**What you have to do**
Update the records, beginning at the line that has "Морковь Вкус детства 2 гр" and stopping after the line that has "金灶（KAMJOVE）茶壶飘逸杯 功夫茶杯 茶水分离泡茶杯玻璃泡茶壶办公室茶具家用过滤花茶杯", so that "Морковь" becomes "Свекла" and nothing else changes. Return only those lines, without the pictures.
- Opening Delimiter -
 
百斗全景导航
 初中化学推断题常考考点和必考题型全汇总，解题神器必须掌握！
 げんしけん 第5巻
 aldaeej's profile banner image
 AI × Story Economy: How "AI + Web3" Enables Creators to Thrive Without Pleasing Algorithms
- Closing Delimiter -
- Opening Delimiter -
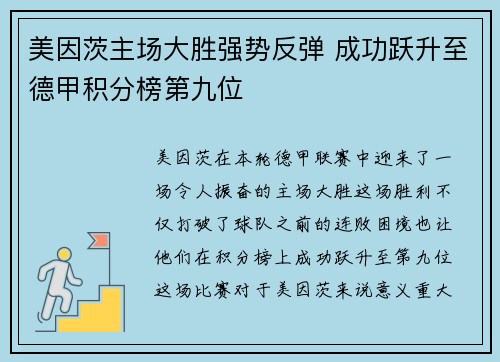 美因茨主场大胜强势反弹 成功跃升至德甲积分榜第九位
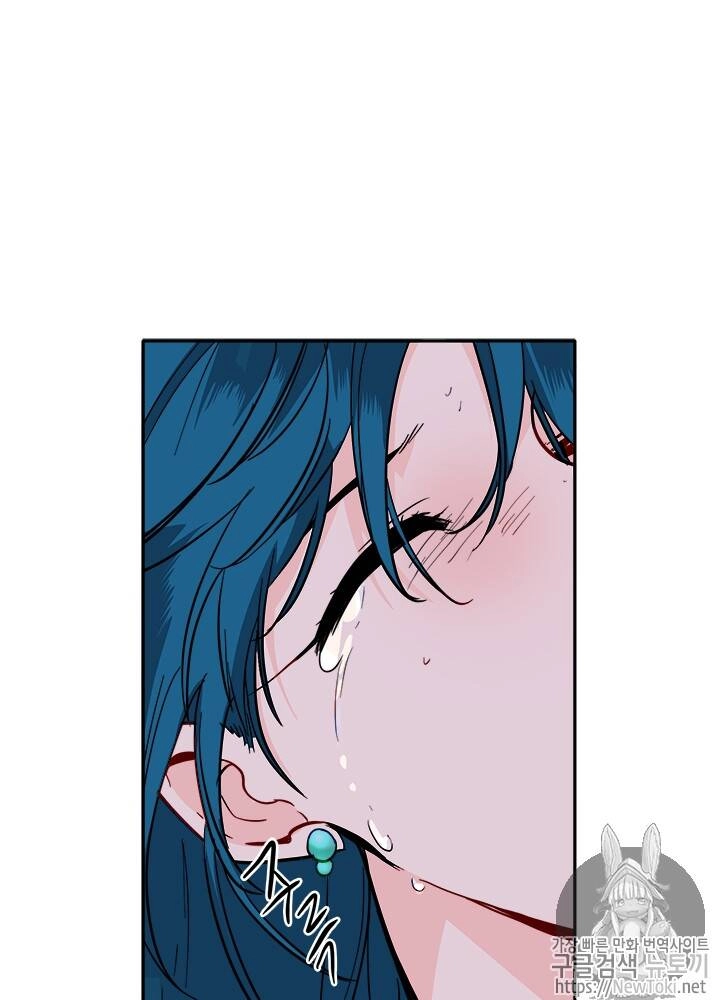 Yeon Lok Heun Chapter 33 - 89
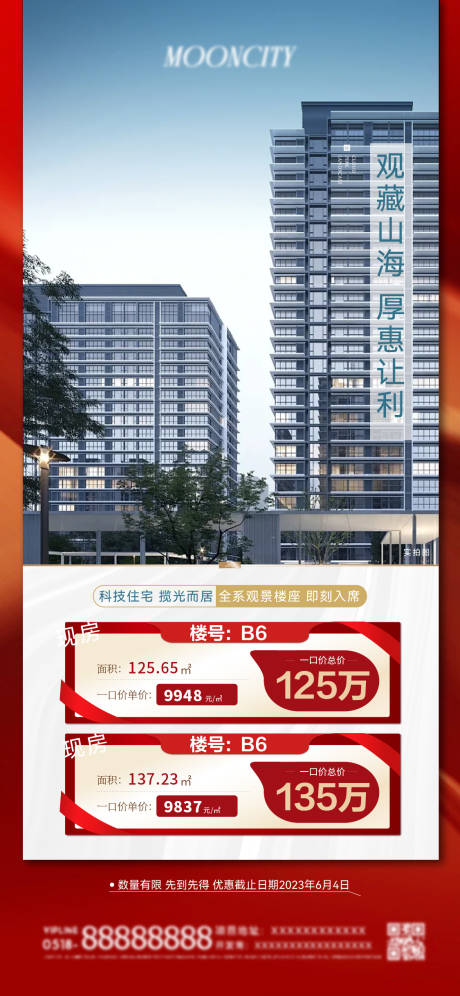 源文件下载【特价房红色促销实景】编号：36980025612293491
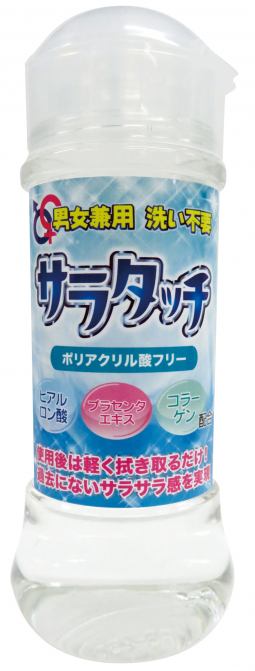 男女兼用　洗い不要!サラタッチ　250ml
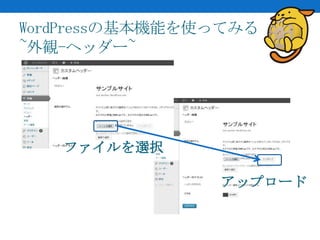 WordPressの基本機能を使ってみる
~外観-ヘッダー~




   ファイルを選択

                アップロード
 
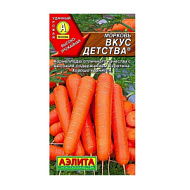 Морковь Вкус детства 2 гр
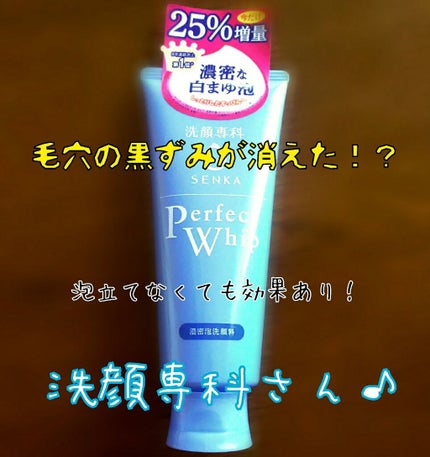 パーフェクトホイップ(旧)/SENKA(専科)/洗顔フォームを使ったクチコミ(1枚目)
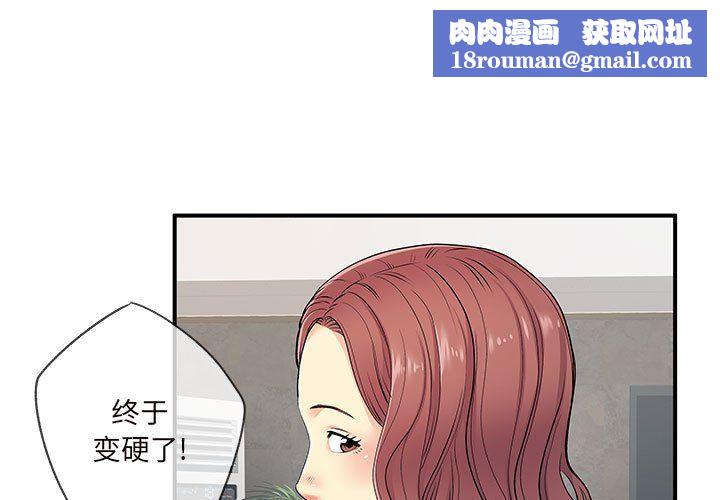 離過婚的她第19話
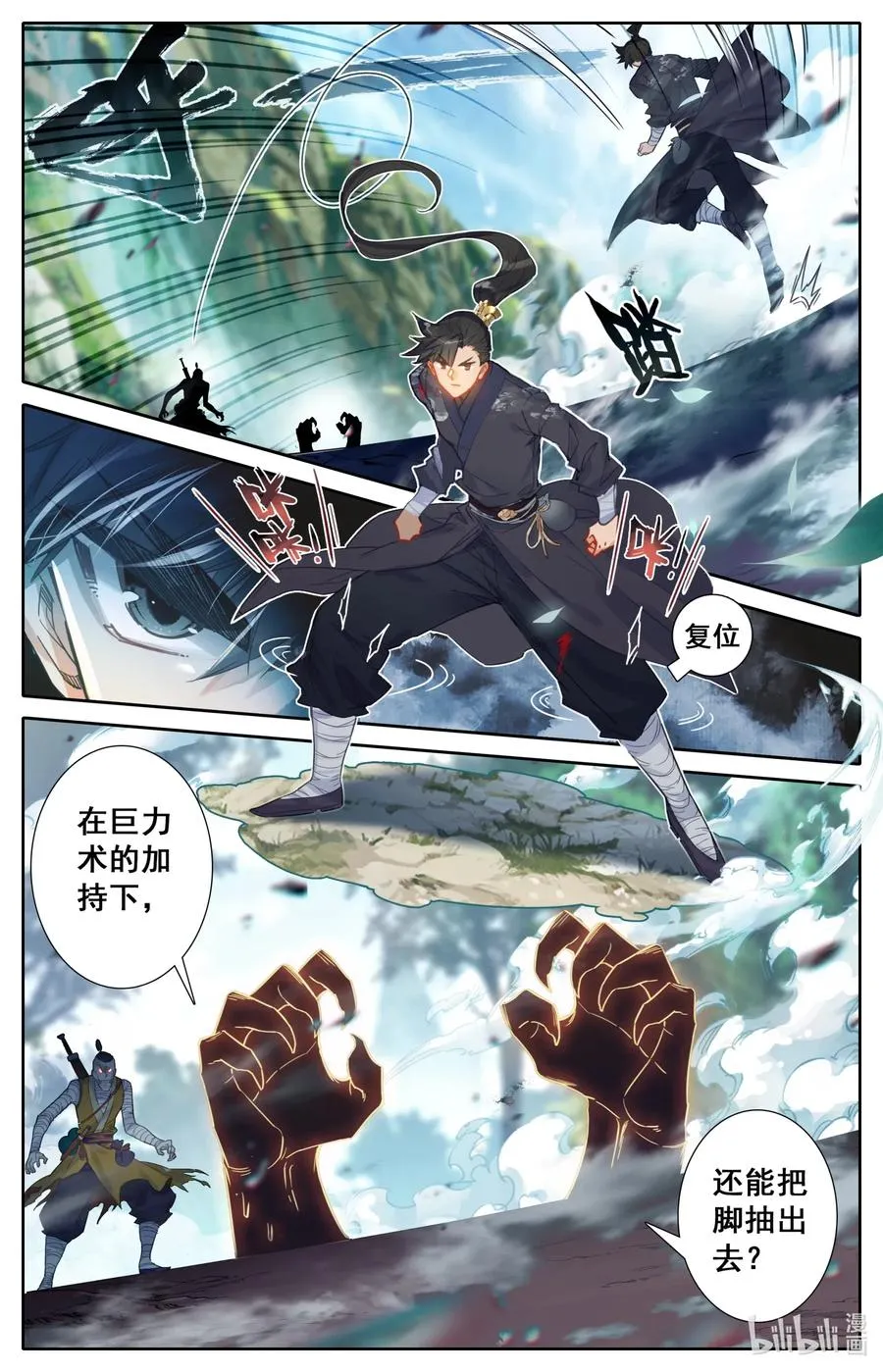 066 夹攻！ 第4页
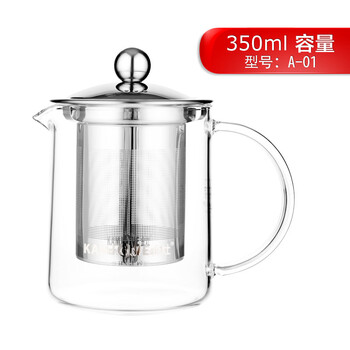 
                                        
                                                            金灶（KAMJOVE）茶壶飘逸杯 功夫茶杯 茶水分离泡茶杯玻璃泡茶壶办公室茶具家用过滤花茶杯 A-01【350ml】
- Closing Delimiter -
- Opening Delimiter -
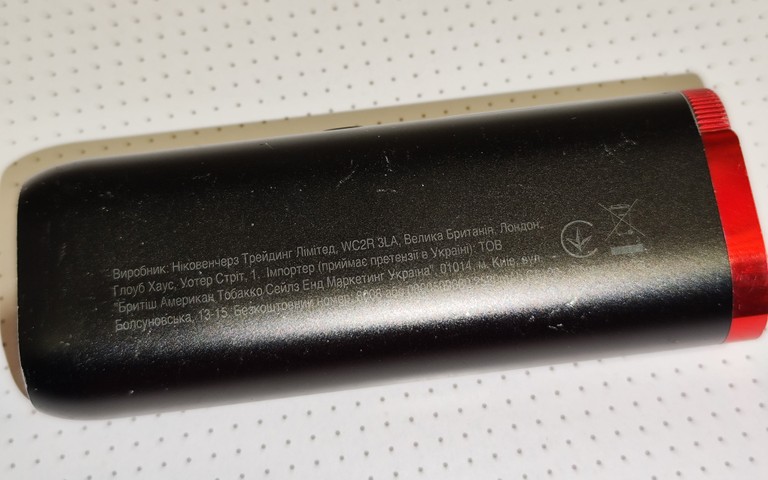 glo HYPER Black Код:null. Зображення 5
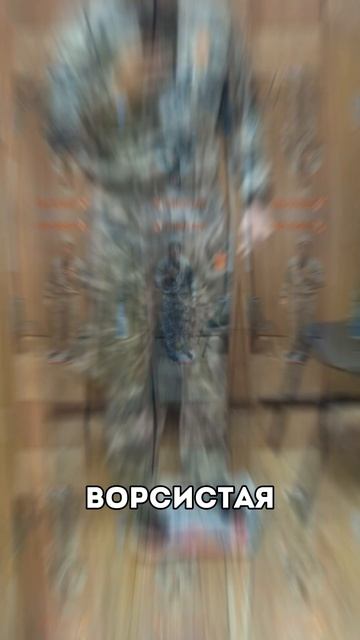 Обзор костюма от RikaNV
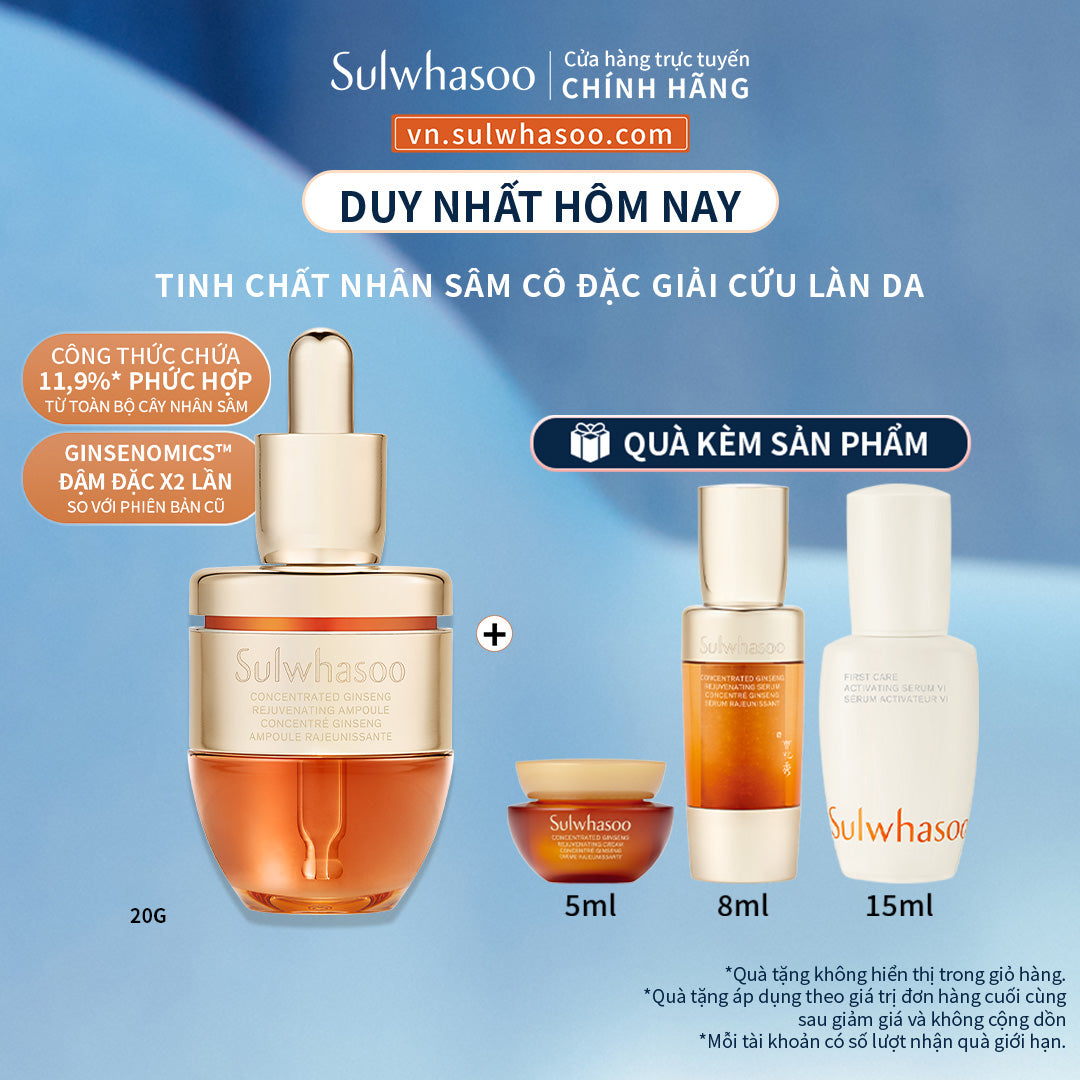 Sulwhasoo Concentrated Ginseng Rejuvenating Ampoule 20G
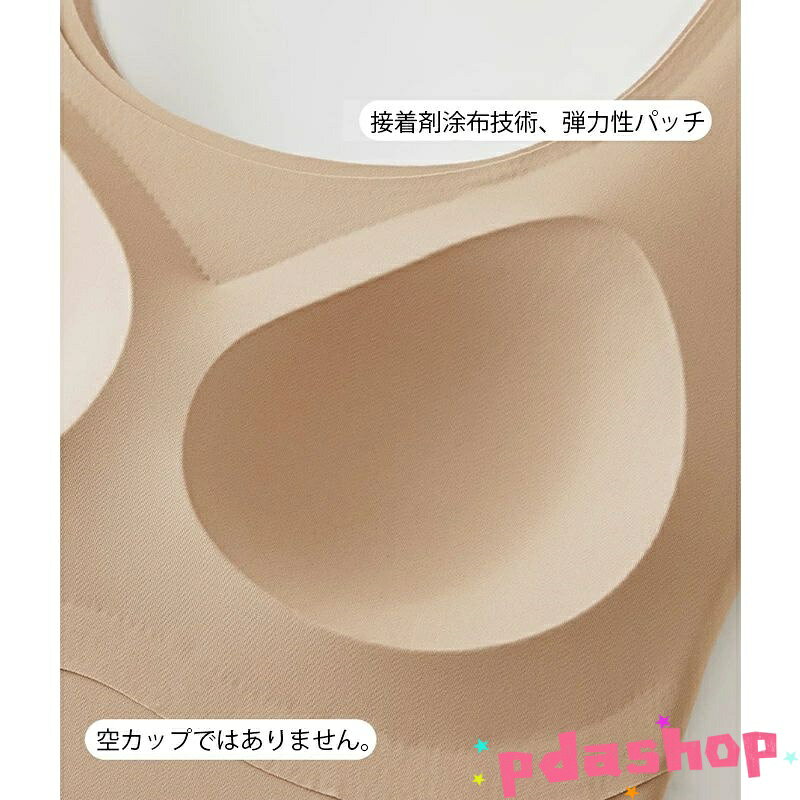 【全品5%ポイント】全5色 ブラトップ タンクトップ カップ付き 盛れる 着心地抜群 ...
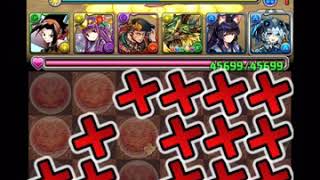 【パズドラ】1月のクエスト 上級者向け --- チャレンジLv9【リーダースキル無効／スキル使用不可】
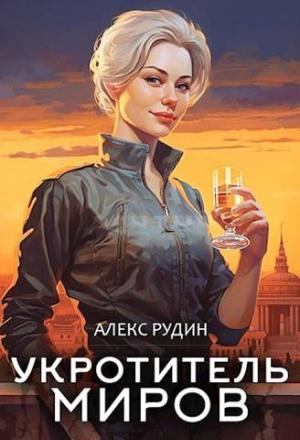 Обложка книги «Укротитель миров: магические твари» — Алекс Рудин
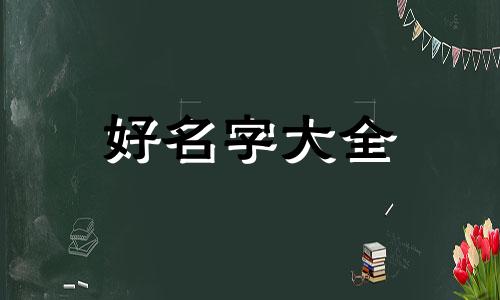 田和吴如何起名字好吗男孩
- Closing Delimiter -
**Solution to this task**
 Свекла Вкус детства 2 гр
 パーフェクトホイップ(旧)/SENKA(専科)/洗顔フォームを使ったクチコミ(1枚目)
 離過婚的她第19話
 066 夹攻！ 第4页
                                        
                                                            金灶（KAMJOVE）茶壶飘逸杯 功夫茶杯 茶水分离泡茶杯玻璃泡茶壶办公室茶具家用过滤花茶杯 A-01【350ml】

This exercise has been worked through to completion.